Please join us on Wednesday, December 1, when The CUNY Digital Humanities Initiative and The CUNY Digital Studies Group will welcome Tom Scheinfeldt, Managing Director of George Mason University’s Center for History & New Media (CHNM), who will be speaking about “Stuff Digital Humanists Like: Defining Digital Humanities by its Values.”
At a time when the number and scope of digital humanities projects are growing, Tom’s talk represents an effort to step back and attempt to understand what differentiates successful and unsuccessful DH projects. What lessons can be drawn from projects that fly and those that fall flat? What inferences can be made about the DH community itself based on the types of projects it supports?
This will be our last talk of the semester, so please be sure to join us. We will be gathering for a final meal with CUNY Pie on Thursday, December 2 at 6pm, when we’ll visit John’s Pizza on Bleeker Street.
Time & place: December 1st , 6:30pm-8:30pm, CUNY Graduate Center, Room 9207.

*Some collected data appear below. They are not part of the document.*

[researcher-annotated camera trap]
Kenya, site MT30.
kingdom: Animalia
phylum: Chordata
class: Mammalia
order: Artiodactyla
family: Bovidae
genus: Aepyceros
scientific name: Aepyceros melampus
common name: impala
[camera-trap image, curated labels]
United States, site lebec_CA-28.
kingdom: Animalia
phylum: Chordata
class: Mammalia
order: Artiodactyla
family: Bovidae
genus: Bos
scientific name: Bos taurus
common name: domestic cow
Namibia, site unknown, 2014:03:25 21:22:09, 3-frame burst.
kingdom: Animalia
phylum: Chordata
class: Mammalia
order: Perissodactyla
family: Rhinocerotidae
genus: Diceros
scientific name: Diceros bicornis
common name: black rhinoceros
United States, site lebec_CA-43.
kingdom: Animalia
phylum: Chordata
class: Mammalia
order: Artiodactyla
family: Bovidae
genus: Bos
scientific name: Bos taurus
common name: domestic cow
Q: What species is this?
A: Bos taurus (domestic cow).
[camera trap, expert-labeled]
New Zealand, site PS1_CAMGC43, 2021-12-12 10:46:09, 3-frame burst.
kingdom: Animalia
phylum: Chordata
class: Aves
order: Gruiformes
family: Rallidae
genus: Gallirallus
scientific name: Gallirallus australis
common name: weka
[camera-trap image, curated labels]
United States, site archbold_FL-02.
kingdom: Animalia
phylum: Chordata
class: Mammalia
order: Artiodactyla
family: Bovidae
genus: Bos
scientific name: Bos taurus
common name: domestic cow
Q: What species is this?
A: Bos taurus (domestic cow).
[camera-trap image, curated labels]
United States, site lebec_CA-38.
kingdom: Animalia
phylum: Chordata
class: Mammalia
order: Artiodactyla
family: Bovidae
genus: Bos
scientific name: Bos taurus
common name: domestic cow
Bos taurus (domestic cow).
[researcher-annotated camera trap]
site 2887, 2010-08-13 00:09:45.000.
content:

Tom received his bachelor’s degree from Harvard and his master’s and doctoral degrees from Oxford, where his doctoral thesis examined inter-war interest in science and its history in diverse cultural contexts, including museums, universities, World’s Fairs and the mass media. A research associate at the Smithsonian Institution Archives and a fellow of the Science Museum, London, Tom has lectured and written extensively on the history of popular science, the history of museums, history and new media, and the changing role of history in society, and has worked on traditional exhibitions and digital projects at the Colorado Historical Society, the Museum of the History of Science in Oxford, The Louisiana State Museum, the National Museum of American History, and the Library of Congress. In addition to managing general operations at the Center for History and New Media, Tom directs several of its online history projects, including Omeka, THATCamp, One Week | One Tool, the September 11 Digital Archive, the Hurricane Digital Memory Bank, the Papers of the War Department, 1784-1800, and Gulag: Many Days, Many Lives.